In Tijl in het voetspoor van Richard Wagner (AVROTROS) nam Beckand de kijker mee in het levensverhaal van de beroemde (en beruchte) Duitse componist. Er viel genoeg te vertellen over het pad dat de muzikale vernieuwer tussen 1813 en 1883 bewandelde: van Duitsland naar Letland naar Frankrijk en weer terug naar Duitsland, dan naar Zwitserland, toch weer Duitsland. Een route bezaaid met schulden en ballingschap, met affaires en antisemitisme – en met heel veel meeslepende, baanbrekende muziek.
Beckand deed in de eerste aflevering van de reeks enorm zijn best om die verhalen smeuïg te brengen, maar echt van nature ging het niet. De opzet van het programma werkte ook niet mee: de kijker keek lange tijd voornamelijk naar beelden van Beckand die informatieve praatjes hield in de trein naar Parijs, in een operahuis in Parijs of op een brug (in Parijs). Merkwaardig genoeg had dat zoiets vertederends dat je er juist welwillend van ging opletten. Alsof je mee was op een educatieve stedentrip met een overenthousiaste, ietwat onhandige professor; het type dat net te geïnstrueerde armgebaren maakt tijdens een college dat hij duidelijk al vijftig keer heeft gegeven.
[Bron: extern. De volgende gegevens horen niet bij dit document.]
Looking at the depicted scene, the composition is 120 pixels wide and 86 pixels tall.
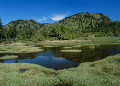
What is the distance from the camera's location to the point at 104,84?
57.0ft

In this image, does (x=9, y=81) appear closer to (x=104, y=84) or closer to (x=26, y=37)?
(x=104, y=84)

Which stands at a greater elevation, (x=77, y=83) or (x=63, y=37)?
(x=63, y=37)

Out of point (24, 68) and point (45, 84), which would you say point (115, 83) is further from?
point (24, 68)

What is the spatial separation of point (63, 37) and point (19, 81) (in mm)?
124977

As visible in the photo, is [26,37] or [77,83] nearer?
[77,83]

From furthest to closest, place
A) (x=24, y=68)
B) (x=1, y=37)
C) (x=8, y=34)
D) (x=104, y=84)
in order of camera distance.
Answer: (x=8, y=34) → (x=1, y=37) → (x=24, y=68) → (x=104, y=84)

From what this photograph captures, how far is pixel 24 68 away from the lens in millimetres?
28031

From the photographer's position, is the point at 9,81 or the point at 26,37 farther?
the point at 26,37

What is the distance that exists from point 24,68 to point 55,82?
12.3m

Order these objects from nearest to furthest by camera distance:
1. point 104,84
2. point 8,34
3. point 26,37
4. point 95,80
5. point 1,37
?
point 104,84 < point 95,80 < point 1,37 < point 8,34 < point 26,37

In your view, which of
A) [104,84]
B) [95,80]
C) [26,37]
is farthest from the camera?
[26,37]

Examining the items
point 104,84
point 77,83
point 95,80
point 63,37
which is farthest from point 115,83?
point 63,37

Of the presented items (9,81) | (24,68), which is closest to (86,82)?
(9,81)

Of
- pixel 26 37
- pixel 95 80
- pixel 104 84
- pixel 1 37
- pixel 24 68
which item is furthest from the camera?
pixel 26 37
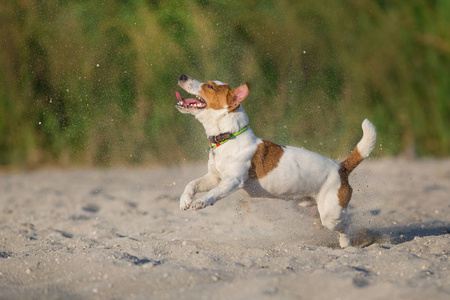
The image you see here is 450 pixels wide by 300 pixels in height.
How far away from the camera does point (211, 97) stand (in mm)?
4676

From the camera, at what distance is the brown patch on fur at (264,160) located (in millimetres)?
4602

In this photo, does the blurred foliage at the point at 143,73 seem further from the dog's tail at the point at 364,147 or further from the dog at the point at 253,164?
the dog at the point at 253,164

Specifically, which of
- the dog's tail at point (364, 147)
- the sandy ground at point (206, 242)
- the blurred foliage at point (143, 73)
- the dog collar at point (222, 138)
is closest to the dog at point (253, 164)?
the dog collar at point (222, 138)

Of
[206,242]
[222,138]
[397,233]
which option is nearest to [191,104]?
[222,138]

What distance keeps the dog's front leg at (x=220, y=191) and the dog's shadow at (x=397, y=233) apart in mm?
1389

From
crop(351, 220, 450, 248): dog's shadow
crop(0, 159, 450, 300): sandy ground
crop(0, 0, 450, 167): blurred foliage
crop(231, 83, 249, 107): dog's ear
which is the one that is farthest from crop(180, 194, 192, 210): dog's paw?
crop(0, 0, 450, 167): blurred foliage

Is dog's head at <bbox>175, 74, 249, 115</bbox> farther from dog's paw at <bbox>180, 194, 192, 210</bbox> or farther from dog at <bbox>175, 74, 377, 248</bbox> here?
dog's paw at <bbox>180, 194, 192, 210</bbox>

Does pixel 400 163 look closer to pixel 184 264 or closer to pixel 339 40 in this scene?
pixel 339 40

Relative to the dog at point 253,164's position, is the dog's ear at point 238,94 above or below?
above

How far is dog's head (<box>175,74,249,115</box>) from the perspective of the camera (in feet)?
15.2

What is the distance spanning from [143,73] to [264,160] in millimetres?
4908

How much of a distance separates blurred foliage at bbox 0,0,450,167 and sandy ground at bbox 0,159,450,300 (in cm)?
65

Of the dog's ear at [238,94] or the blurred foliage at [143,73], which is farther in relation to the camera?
the blurred foliage at [143,73]

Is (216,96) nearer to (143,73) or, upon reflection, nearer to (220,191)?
(220,191)
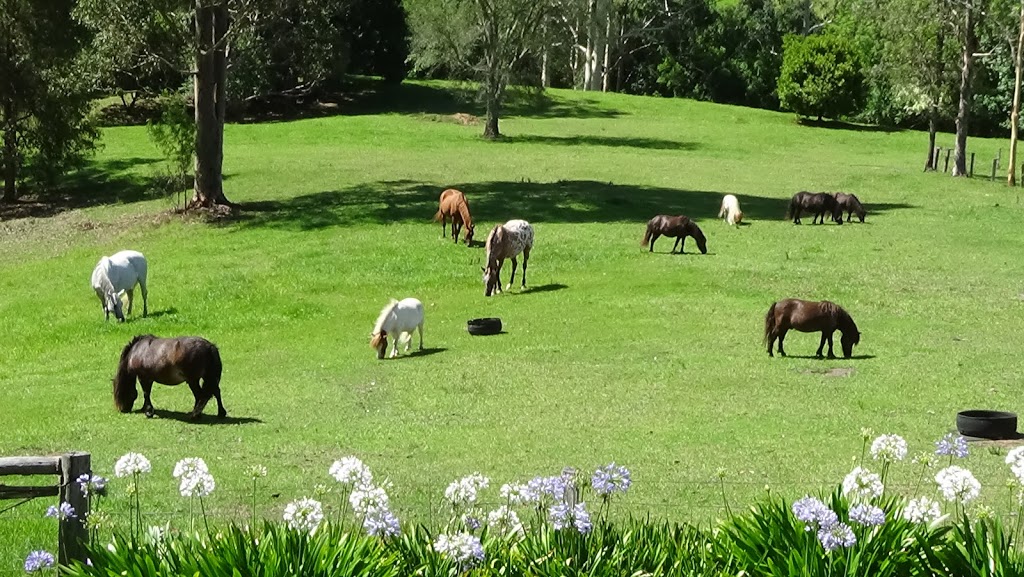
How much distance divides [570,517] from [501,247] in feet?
68.9

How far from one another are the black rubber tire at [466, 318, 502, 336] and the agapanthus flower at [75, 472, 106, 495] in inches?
623

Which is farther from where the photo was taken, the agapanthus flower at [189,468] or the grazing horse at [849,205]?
the grazing horse at [849,205]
Angenent was een welkome afwisseling. De operaster vertelde levendig hoe fysiek slopend het zingen van Wagners muziek is, omdat je „over een orkest van 120 man heen moet kunnen zingen, met heel veel koperblazers erin”. Beckand begreep wel dat ze Wagner wilde vragen waarom het altijd zo moeilijk moest. „Of hij daar niet even naar kan kijken”, vulde de presentator aan. „Ik denk dat hij daar vast wel voor open staat.”
Open deur
Had Wagner nog geleefd en meegekeken, dan had hij wellicht met de muzikale handjes in het haar gezeten en verongelijkt verzucht: „Waarom moet zo’n klacht meteen en plein public worden geuit? Mijn deur staat toch altijd open?” Maar met enkel open deuren kom je anno 2024 niet meer weg. Dat ondervond ook WNL-baas Bert Huisjes, die na beschuldigingen van pesterijen, intimidatie en zwangerschapsdiscriminatie woensdag besloot zijn werkzaamheden tijdelijk neer te leggen.
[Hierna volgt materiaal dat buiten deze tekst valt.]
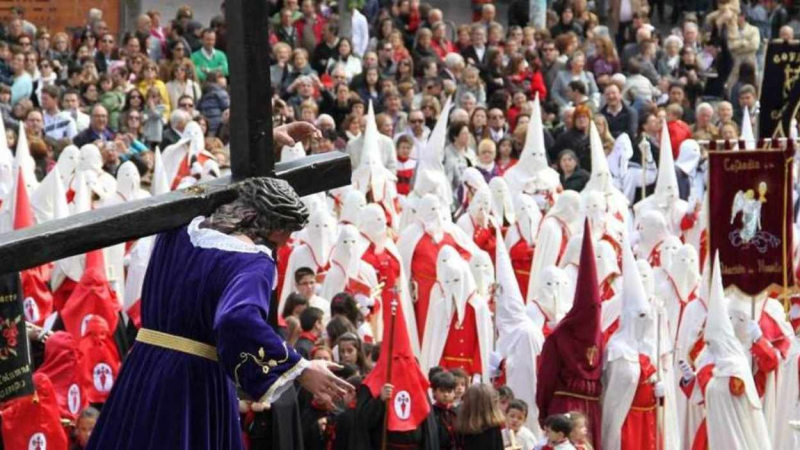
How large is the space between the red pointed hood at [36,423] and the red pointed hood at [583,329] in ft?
12.8

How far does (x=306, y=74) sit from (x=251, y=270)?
55.4 feet

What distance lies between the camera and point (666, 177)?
2072 cm

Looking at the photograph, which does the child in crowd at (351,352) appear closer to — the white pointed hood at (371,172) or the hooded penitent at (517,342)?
the hooded penitent at (517,342)

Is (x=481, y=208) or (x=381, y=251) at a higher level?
(x=481, y=208)

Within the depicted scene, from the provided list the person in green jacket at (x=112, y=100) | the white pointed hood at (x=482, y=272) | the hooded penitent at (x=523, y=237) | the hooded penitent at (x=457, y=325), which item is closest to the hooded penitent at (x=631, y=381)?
the hooded penitent at (x=457, y=325)

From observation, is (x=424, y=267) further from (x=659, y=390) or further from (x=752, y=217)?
(x=659, y=390)

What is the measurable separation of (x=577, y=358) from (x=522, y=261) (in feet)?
15.8

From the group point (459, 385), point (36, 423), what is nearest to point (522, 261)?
point (459, 385)

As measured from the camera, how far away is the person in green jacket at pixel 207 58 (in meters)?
24.0

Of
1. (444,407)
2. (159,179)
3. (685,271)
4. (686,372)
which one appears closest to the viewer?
(444,407)

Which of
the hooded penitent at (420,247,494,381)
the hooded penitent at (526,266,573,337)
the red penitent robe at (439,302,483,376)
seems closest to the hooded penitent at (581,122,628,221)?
the hooded penitent at (420,247,494,381)

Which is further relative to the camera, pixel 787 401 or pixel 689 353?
pixel 689 353

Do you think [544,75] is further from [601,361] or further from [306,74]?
[601,361]

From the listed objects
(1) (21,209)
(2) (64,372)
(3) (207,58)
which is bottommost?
(2) (64,372)
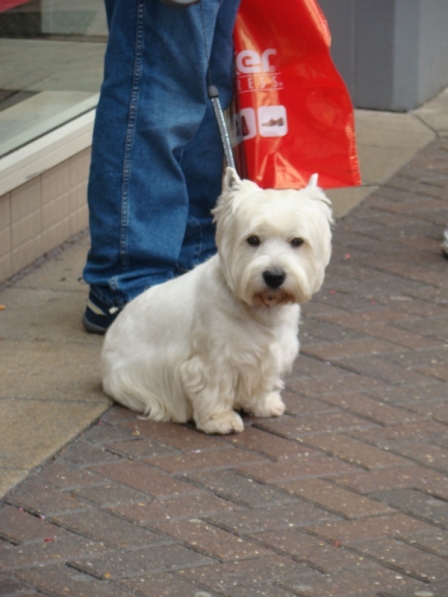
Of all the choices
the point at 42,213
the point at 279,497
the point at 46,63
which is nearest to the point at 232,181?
the point at 279,497

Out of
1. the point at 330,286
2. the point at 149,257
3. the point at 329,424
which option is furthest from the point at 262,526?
the point at 330,286

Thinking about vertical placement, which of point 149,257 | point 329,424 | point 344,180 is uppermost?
point 344,180

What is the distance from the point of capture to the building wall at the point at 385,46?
7.42 m

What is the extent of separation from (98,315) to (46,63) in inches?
70.0

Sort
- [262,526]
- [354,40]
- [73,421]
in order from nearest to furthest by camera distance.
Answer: [262,526] < [73,421] < [354,40]

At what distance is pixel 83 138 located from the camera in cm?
570

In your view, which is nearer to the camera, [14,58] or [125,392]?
[125,392]

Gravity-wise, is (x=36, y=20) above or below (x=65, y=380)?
above

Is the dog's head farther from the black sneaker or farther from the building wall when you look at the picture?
the building wall

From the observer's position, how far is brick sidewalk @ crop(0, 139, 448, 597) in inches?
118

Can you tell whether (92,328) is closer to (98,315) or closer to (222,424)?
(98,315)

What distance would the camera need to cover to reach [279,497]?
3.41m

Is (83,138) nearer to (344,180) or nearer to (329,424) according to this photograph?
(344,180)

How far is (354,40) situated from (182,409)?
4328 millimetres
Gunstige timing: dan had hij ’s avonds vast tijd om de aflevering van Het Klokhuis (NTR) over feminist Aletta Jacobs te kijken. In de bijbehorende sketch werd nagespeeld hoe ze aanvankelijk door hooggeplaatste mannen werd tegengewerkt in haar ambities. In Het Klokhuis hebben ze een oplossing voor dergelijke impasses: dan verschijnt er een blauw deurtje in beeld waar de Dat-Kan-Toch-Anders-Man uit tevoorschijn danst, waarna hij „de geschiedenis vooruithelpt” door de toekomst te verklappen. In het geval van Jacobs bestond die toekomst uit een carrière als eerste vrouwelijke arts van Nederland en een geslaagde strijd voor het vrouwenkiesrecht. Al valt er nog altijd winst te behalen op het gebied van gendergelijkheid, werd uiteindelijk benadrukt.
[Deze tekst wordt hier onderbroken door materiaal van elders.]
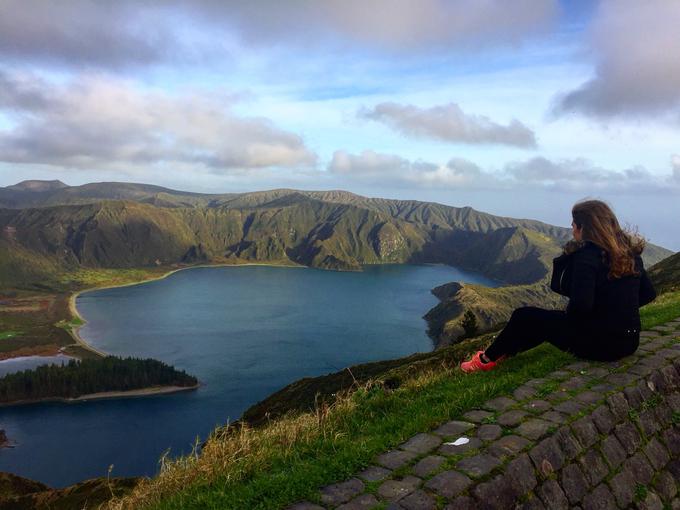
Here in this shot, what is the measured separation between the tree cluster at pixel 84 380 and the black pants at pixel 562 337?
119747mm

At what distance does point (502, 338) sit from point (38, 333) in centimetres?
21996

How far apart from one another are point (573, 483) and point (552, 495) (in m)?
0.47

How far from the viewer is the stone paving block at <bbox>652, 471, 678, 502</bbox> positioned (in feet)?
20.9

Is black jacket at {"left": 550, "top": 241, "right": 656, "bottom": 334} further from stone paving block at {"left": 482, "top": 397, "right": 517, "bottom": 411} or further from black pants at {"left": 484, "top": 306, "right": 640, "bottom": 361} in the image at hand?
stone paving block at {"left": 482, "top": 397, "right": 517, "bottom": 411}

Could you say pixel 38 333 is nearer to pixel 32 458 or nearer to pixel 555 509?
pixel 32 458

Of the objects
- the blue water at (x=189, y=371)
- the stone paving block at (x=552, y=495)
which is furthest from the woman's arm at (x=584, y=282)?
the blue water at (x=189, y=371)

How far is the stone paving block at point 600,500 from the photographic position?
18.8ft

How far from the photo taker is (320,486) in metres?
5.32

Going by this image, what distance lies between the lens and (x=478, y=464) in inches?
213

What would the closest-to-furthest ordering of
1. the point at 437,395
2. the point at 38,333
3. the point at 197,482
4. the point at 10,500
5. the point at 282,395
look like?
1. the point at 197,482
2. the point at 437,395
3. the point at 10,500
4. the point at 282,395
5. the point at 38,333

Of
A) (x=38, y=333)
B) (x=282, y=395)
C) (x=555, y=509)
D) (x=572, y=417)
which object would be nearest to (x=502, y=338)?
(x=572, y=417)

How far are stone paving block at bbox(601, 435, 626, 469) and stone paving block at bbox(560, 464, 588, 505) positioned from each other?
654 mm

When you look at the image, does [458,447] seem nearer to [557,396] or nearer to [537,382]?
[557,396]

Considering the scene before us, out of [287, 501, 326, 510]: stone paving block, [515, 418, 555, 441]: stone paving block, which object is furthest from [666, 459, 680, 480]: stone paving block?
[287, 501, 326, 510]: stone paving block
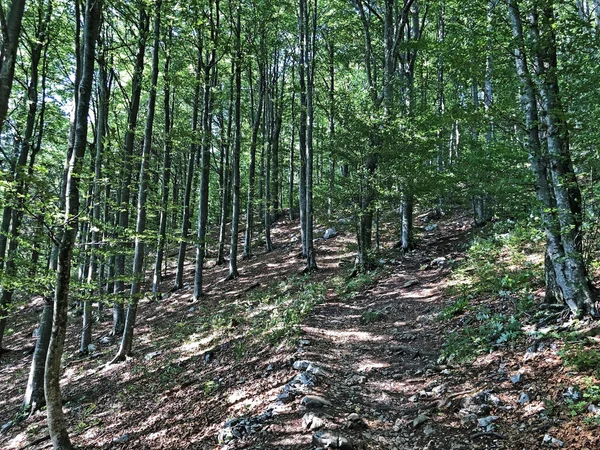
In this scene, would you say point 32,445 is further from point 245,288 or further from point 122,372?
point 245,288

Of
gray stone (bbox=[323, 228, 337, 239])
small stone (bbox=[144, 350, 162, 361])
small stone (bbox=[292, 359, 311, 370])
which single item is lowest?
small stone (bbox=[144, 350, 162, 361])

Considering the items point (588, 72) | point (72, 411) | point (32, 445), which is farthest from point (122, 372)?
point (588, 72)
Dat bleek wel uit de compilatie in Sophie & Jeroen (BNNVARA) van nieuws- en talkshowfragmenten over grensoverschrijdend gedrag in Hilversum, die eindigde met een fragment uit Sophie & Jeroen van drie dagen eerder over de WNL-ophef. Amper bijgekomen van dat desoriënterende Droste-effect kon de kijker vervolgens horen hoe journalist Thomas Erdbrink vond dat de politiek moest ingrijpen en staatssecretaris Cultuur en Media Fleur Gräper vond dat dat aan de omroepen was – enzovoorts. Geen blauw deurtje in zicht. Waar zat die Dat-Kan-Toch-Anders-Man?